Daggart corrió a atrapar el arma, que seguía girando en el suelo como una botella loca. Comprobó que el cargador estaba lleno.

—¿Estás bien? —le preguntó a Ana.

Ella asintió con la cabeza, aturdida, y se dejó caer en su hombro. Daggart la rodeó con el brazo y la estrechó contra sí.

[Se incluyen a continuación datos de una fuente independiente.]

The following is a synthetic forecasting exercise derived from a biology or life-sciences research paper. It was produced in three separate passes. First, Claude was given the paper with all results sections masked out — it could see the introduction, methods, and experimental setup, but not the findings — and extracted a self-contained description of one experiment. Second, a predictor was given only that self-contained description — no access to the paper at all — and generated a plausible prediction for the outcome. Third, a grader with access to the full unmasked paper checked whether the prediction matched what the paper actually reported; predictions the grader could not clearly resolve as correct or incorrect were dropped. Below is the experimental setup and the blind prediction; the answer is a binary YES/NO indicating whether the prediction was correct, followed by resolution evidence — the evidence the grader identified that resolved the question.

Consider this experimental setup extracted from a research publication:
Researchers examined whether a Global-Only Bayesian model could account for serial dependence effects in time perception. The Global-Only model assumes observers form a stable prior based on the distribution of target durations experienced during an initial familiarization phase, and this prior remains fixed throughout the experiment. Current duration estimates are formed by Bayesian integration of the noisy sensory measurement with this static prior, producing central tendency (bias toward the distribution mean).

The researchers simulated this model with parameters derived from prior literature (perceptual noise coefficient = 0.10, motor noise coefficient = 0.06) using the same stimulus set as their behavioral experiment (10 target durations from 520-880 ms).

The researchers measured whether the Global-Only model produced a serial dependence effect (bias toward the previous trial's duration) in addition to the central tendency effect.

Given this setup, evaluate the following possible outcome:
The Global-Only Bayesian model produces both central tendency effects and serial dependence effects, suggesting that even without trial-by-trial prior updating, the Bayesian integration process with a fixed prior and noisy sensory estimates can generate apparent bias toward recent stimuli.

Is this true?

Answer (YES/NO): NO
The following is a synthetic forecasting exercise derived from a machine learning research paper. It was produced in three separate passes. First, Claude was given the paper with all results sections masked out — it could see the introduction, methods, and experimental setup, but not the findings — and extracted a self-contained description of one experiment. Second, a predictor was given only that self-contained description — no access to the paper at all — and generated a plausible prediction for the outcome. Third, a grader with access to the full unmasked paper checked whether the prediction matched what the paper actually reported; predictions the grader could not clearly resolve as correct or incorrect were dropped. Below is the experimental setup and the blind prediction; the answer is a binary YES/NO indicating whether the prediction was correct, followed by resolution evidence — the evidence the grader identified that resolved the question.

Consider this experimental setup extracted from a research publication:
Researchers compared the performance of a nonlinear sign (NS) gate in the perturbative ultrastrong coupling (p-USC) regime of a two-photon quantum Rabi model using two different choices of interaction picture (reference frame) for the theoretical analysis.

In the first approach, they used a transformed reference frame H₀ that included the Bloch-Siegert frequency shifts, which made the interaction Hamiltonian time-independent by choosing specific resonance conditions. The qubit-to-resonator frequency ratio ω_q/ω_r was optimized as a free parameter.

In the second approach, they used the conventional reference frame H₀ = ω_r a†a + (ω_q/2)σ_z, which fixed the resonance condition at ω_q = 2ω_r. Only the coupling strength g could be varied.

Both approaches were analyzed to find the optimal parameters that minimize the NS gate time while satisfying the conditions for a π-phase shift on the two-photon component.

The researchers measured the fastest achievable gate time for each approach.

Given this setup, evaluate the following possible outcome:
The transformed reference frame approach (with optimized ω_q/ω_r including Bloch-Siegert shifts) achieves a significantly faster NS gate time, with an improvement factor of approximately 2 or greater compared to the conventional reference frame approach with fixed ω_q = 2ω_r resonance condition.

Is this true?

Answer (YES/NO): YES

Al otro lado de la habitación, el gigante gemía y se retorcía en el suelo, sujetándose el brazo roto como si pudiera curárselo sólo con ejercer presión. Una pequeña astilla de hueso asomaba por la piel. Daggart dejó a Ana y se acercó al gigante caído. Le cacheó y encontró una pistola sujeta a su pierna. La lanzó por el suelo, hacia Ana.

Ella la recogió.

—¿Qué hacemos?

Daggart recogió del sofá el revólver de Javier, se lo guardó en el bolsillo y desapareció en la cocina; regresó un momento después, con un rollo de cinta de embalar. Ató las muñecas y los tobillos de Goliat con la velocidad y la maña de un campeón de rodeo y le puso de propina una tira sobre la boca.

Miró a Ana. Ella temblaba de miedo. Se acercó a ella y le frotó los brazos desnudos.

—Vamos a vestirnos y a salir de aquí —dijo—. Ya se nos ocurrirá qué hacer cuando estemos de camino.